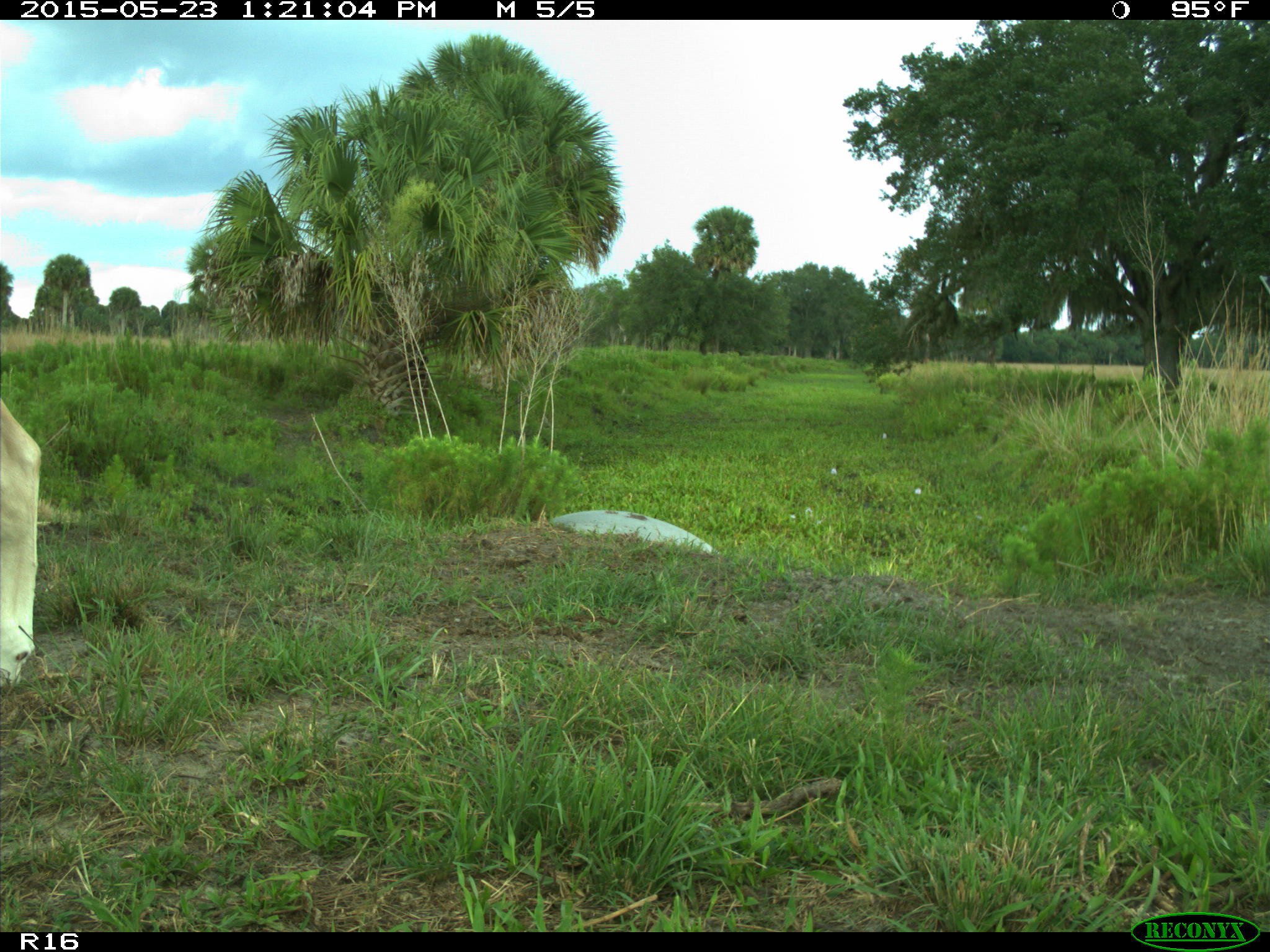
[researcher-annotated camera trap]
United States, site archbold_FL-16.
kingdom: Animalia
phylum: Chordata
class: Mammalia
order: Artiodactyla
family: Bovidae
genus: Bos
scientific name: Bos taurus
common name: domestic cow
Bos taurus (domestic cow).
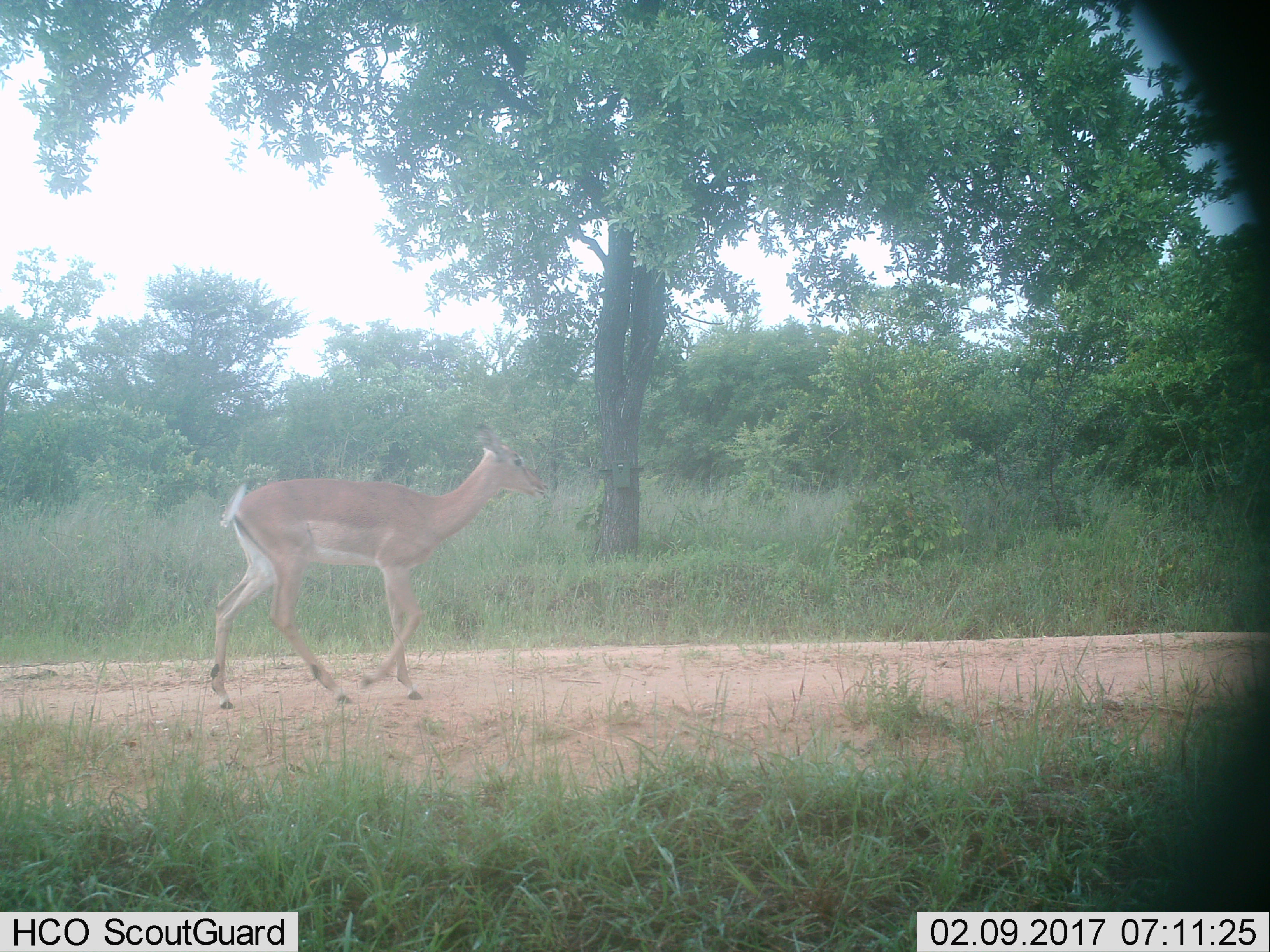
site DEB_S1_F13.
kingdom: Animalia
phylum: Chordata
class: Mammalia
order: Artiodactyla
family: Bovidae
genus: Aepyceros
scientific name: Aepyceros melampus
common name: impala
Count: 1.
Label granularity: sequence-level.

What needs to be done
Every line above must appear in the answer unchanged, and no picture may appear in it.

Output for this exercise
[researcher-annotated camera trap]
United States, site archbold_FL-16.
kingdom: Animalia
phylum: Chordata
class: Mammalia
order: Artiodactyla
family: Bovidae
genus: Bos
scientific name: Bos taurus
common name: domestic cow
Bos taurus (domestic cow).
site DEB_S1_F13.
kingdom: Animalia
phylum: Chordata
class: Mammalia
order: Artiodactyla
family: Bovidae
genus: Aepyceros
scientific name: Aepyceros melampus
common name: impala
Count: 1.
Label granularity: sequence-level.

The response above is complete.